--- begin Page text ---
A new drinking game based on the ubiquitous programme gives much away about the robustness of political debate in Westminster.

Like the late, great Douglas Adams's towel-clutching anti-hero Arthur Dent, I never could get the hang of Thursdays. Somehow, most of them end up with me sitting by myself with a ready deadline and a drink of something horrible, shouting at the television. By myself but not, it seems, alone -- because thanks to the magic of the internet, the vicissitudes of modern politics and the boundless capacity of the British to creatively enable one another's alcohol consumption, we now have the cultural phenomenon that is the Question Time drinking game.

It happened like this: the tweeting classes realised that we were all drinking miserably in our living rooms in front of the same long-running political debate show at the same time and it would be much more fun if someone came up with some rules -- so someone did. You can imagine that by the time the show is broadcast -- it's recorded earlier in the evening -- most of the panellists and production team could already be sloshing their way to frantic oblivion, so it's all in good fun.

Dimble Dance

Enough with the preamble: here's how you play. You sit around in front of the telly with epic quantities of corner shop booze and a bunch of friends or, if you're a dynamic young gunslinger like me, by yourself with a bottle of Jameson's and your Twitter feed, and you watch Question Time and imbibe until the staid predictability of mainstream political debate is at all bearable. The rules are subject to amendment, but the principles of the game are sound. While the stirring theme music plays, you down your drink and attempt to do the Dimble Dance, which looks like a cabinet minister having a spasm in an Eighties disco, setting the tone nicely.

You then proceed to drink on the following occasions: every time the veteran chairman, David Dimblebly, attempts to crack a joke. Every time David Dimbleby confuses the gender of a questioner from the audience. Every time David Dimbleby says: "I'm afraid that's all we've got time for". Every time a contributor uses the phrase "political correctness gone mad". Every time a government panellist informs the audience that they "don't really understand what we're trying to do".
--- end Page text ---
--- begin Material supplied ---
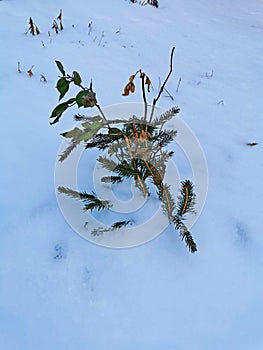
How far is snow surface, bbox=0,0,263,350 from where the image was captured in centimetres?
100

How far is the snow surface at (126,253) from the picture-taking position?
1.00 m

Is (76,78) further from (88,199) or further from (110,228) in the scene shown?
(110,228)

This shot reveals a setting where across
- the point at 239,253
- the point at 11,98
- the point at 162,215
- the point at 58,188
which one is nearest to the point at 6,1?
the point at 11,98

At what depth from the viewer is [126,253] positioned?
117 cm

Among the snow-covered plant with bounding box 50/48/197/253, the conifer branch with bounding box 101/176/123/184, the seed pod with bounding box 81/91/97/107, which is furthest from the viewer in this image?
the conifer branch with bounding box 101/176/123/184

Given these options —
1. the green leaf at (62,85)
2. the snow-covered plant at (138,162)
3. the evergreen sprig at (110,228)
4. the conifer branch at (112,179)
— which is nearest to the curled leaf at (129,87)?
the snow-covered plant at (138,162)

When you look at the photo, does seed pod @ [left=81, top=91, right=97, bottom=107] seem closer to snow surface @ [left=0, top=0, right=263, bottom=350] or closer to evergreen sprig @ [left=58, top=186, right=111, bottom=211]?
evergreen sprig @ [left=58, top=186, right=111, bottom=211]

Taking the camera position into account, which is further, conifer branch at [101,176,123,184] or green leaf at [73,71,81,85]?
conifer branch at [101,176,123,184]

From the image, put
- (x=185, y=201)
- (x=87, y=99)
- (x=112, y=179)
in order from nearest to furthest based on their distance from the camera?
1. (x=87, y=99)
2. (x=185, y=201)
3. (x=112, y=179)

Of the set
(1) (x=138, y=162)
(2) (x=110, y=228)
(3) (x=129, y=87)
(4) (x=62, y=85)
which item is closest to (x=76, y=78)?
(4) (x=62, y=85)

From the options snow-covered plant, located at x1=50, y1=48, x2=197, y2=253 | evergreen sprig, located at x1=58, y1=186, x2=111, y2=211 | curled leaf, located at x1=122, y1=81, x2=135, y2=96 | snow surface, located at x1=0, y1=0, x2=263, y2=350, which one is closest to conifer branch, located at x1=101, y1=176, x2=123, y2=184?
snow-covered plant, located at x1=50, y1=48, x2=197, y2=253

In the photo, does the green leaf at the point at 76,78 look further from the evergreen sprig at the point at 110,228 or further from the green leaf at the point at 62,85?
the evergreen sprig at the point at 110,228

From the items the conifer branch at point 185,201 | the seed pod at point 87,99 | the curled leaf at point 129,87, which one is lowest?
the conifer branch at point 185,201

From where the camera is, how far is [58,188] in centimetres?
123
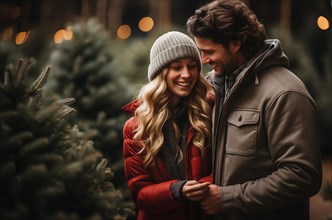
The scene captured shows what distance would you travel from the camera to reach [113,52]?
670 cm

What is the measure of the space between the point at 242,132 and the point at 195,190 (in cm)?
51

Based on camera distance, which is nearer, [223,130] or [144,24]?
[223,130]

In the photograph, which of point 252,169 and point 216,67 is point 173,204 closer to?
point 252,169

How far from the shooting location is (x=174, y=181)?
3590 millimetres

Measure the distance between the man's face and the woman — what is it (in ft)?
0.81

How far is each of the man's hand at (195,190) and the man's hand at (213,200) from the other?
1.5 inches

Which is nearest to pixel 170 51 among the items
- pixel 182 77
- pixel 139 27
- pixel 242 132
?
pixel 182 77

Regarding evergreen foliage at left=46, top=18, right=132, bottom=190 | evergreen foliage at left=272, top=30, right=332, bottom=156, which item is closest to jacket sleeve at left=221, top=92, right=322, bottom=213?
evergreen foliage at left=46, top=18, right=132, bottom=190

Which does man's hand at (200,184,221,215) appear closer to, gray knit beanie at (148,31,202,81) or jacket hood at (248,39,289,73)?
jacket hood at (248,39,289,73)

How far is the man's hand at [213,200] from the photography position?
3.40 meters

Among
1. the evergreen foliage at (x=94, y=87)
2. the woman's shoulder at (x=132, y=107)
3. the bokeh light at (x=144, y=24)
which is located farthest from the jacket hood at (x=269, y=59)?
the bokeh light at (x=144, y=24)

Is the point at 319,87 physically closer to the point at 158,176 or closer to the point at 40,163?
the point at 158,176

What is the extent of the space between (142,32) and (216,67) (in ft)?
56.2

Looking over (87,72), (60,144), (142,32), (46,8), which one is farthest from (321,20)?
(142,32)
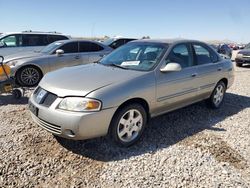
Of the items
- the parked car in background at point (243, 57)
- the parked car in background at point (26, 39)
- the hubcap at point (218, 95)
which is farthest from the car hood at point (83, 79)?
the parked car in background at point (243, 57)

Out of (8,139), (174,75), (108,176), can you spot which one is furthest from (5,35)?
(108,176)

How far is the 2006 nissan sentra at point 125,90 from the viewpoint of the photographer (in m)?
3.42

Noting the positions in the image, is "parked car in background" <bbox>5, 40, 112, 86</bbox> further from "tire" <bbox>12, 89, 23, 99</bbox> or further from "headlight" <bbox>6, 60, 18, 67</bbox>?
--- end Material supplied ---
● **Requirement 1**:
In the piece on the Question Time drinking game, what are players supposed to do while the theme music plays?
● **Requirement 2**:
Please write what comes next in the piece on the Question Time drinking game.

● **Exercise response 1**:
They down their drink and attempt the Dimble Dance.

● **Exercise response 2**:
You drink again every time a minister blames anything on "the mess Labour left us in", and if the vanishing credibility of this sound bite as an excuse for imposed austerity elicits boos from the audience, which it usually does, you drink twice. This should leave you nicely battered by the time there's a break in questions for Dimbleby to say, with all the confident self-mastery of an Englishman attempting to buy condoms in a Croatian chemist's, "if you'd like to follow us on Twitter, here's our hashtag".

You get to down your drink whenever anyone echoes the sentiment "we're all in this together", or its less cheesy variant "we all have to tighten our belts". This is the most tiresomely enormous lie of our times -- the notion that we've all been living merrily beyond our means and deserve to suffer the consequences together. We may have all been to the same pre-crash party, but some were enjoying the free champagne while the rest of us stood serving drinks and smiling as our money was gambled away.

Now that the inevitable hangover has arrived, it's the rest of us who have to suffer. Meanwhile, our representatives shuffle and equivocate. Unfortunately, the fact that we can have a drinking game based on a few stock platitudes and still be proto-paralytic by the time the credits roll on Question Time says a great deal about the robustness of political debate in Westminster.

Laurie Penny is a contributing editor to the New Statesman. She is the author of five books, most recently Unspeakable Things.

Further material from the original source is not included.